» **EXERCISE AIM**: Please work out how many lines in the records below include the word "like", and reply with that number only.

Extracted page text data
———
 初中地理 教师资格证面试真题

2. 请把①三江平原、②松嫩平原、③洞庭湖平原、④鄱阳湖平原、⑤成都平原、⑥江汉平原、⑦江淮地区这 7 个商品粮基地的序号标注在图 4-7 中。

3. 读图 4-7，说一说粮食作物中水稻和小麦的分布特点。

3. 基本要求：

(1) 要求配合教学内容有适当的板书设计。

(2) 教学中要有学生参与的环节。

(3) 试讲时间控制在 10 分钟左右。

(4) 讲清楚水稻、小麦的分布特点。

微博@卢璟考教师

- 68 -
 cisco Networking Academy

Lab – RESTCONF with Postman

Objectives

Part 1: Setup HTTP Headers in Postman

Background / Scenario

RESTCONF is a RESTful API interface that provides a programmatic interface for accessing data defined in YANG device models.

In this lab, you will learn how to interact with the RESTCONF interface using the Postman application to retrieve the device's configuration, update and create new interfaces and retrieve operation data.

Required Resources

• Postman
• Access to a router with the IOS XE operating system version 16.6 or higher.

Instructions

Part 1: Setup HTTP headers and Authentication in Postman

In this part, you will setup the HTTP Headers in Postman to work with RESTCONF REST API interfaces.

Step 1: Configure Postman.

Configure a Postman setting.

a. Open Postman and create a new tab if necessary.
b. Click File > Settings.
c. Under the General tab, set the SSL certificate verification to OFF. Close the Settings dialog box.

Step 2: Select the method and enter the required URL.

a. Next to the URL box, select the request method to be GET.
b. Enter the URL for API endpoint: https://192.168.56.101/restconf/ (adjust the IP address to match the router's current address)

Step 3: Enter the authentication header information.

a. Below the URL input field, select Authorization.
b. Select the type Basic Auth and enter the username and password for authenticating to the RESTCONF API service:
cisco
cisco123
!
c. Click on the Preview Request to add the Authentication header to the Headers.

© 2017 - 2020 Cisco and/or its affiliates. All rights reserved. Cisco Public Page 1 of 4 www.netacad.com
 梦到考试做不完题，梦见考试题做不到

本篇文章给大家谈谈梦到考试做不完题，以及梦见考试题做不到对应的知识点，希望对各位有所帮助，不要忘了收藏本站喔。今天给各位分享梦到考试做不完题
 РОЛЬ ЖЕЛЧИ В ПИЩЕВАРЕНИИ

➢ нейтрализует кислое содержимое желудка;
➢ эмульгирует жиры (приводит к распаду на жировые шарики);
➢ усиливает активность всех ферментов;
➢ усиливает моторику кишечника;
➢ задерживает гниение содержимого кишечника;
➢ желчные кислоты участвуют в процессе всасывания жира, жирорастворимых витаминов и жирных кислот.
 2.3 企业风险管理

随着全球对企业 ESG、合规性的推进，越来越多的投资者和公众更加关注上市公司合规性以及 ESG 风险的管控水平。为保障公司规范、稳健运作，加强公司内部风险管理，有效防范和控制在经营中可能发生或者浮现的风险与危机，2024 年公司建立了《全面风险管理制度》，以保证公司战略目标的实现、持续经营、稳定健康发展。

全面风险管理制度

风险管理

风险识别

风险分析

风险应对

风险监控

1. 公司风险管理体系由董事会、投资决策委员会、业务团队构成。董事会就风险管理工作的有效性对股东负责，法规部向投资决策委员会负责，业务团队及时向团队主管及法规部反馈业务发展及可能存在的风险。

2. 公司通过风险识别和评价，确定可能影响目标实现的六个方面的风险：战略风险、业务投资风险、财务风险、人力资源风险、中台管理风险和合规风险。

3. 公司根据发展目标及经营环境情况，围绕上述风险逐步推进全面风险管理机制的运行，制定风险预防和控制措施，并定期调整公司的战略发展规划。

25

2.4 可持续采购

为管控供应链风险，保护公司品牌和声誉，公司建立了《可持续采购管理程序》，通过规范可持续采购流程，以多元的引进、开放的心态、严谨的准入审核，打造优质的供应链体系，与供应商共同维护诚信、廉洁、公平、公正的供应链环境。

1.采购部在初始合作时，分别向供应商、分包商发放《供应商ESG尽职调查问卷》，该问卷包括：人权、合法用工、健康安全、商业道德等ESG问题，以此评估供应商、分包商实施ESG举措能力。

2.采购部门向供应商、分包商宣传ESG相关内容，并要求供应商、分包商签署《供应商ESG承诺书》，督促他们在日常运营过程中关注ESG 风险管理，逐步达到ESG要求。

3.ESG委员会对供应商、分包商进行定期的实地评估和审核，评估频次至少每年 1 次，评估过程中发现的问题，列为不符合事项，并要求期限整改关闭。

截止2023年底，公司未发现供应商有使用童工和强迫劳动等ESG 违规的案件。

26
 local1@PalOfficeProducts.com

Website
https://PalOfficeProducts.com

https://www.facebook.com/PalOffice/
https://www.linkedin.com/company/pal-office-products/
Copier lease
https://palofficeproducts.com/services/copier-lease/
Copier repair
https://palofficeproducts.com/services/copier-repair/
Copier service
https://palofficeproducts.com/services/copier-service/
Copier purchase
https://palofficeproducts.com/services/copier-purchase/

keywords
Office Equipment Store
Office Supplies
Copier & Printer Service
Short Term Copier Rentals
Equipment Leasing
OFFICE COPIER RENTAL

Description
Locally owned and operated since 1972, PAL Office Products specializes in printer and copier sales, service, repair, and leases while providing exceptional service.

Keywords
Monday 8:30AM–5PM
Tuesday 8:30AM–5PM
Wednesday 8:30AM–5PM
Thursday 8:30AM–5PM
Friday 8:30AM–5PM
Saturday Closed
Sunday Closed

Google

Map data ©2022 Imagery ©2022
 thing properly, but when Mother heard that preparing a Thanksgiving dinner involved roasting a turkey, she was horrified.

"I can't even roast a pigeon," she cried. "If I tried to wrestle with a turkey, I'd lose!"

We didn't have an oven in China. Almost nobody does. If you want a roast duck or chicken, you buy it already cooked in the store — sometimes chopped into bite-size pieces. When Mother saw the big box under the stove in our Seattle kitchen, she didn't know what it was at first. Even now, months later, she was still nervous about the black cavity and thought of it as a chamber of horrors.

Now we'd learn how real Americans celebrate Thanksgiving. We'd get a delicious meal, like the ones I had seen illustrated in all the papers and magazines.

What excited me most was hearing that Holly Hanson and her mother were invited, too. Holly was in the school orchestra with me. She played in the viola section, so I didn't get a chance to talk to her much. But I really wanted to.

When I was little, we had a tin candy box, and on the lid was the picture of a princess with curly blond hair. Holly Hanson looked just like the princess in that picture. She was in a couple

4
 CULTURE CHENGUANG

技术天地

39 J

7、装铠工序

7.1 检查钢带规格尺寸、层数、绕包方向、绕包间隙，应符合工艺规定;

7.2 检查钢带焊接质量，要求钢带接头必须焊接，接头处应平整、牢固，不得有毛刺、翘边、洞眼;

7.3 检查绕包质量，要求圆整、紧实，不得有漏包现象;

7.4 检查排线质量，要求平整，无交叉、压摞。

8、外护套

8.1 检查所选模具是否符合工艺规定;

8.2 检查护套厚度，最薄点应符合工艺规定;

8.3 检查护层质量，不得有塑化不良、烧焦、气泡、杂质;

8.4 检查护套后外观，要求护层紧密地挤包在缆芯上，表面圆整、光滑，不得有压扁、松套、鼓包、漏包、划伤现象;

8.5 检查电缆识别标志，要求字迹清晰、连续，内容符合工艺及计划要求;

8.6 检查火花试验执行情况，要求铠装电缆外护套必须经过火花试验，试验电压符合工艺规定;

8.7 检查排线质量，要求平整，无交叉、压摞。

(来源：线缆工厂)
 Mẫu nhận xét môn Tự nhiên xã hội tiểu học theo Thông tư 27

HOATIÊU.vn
———
» **REPLY**: 2